Saturday, 21 November 2009
Instituto Cinara
Cinara is the Instituto de Investigación y Desarrollo en Abastecimiento de Agua, Saneamiento Ambiental y Conservación del Recurso Hídrico (Research and Development Institute in Water Supply, Environmental Sanitation and Water Resources Conservation) in the Faculty of Engineering at the Universidad del Valle in Cali, Colombia. I’ve been a visiting professor here since 1996, but today was the first day I was interviewed (by Professor Mariela García) on what I thought was good (and bad) about Cinara. Well, I said, Cinara’s excellent because its staff are very enthusiastic and highly motivated and because they train engineers in low-cost water supply and sanitation for the poor, there aren’t enough institutes like Cinara in the world, and the world needs engineers properly trained in low-cost water supplies and sanitation for the poor − and lots of them.
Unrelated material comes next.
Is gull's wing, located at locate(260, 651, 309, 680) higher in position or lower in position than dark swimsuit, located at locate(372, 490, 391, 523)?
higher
One of the other questions was: ‘Why are there institutes of development studies in industrialized countries but not in developing countries?’, and I said that, because the remit of IDSs is much broader than WatSan for the poor, they tend to be overpopulated with sociologists, anthropologists, planners, economists, etc. but underpopulated with engineers − people who can actually do something about providing the poor with low-cost water supplies and sanitation . Of course, these other professionals have a role, an important role, to play in WatSan for the poor (John Kalbermatten taught us this in the 1970s − see here), but you have to have engineers. As Jamie Bartram says: “Infrastructure? Yes please, and lots of it”. And who gives you Infrastructure? Engineers, that’s who.